DIRECTIONS: Examine each line of the data, and copy the ones containing "site".

** Opening DATA RECORDS block **

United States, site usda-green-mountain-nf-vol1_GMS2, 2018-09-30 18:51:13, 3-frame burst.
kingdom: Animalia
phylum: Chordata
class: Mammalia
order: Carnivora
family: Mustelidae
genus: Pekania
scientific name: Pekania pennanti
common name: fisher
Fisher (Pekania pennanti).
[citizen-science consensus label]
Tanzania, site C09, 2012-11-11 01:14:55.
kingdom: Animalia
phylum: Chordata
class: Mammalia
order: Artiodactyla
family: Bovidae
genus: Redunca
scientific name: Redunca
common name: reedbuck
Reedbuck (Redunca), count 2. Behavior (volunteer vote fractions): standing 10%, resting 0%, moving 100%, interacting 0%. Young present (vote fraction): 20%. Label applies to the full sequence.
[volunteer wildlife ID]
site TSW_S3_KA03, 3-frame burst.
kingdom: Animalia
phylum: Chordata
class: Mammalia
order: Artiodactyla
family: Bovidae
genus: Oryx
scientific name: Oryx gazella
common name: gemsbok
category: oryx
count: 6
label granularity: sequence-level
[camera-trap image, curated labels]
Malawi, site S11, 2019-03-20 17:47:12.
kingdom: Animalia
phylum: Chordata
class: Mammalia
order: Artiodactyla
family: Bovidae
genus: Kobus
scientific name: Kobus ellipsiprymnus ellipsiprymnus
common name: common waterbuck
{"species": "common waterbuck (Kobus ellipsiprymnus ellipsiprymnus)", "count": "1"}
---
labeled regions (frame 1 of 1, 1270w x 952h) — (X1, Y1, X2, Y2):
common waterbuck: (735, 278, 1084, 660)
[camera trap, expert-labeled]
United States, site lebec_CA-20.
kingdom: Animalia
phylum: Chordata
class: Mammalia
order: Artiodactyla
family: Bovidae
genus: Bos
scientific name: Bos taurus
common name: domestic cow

** Closing DATA RECORDS block **

EXERCISE ANSWER:
United States, site usda-green-mountain-nf-vol1_GMS2, 2018-09-30 18:51:13, 3-frame burst.
Tanzania, site C09, 2012-11-11 01:14:55.
site TSW_S3_KA03, 3-frame burst.
Malawi, site S11, 2019-03-20 17:47:12.
United States, site lebec_CA-20.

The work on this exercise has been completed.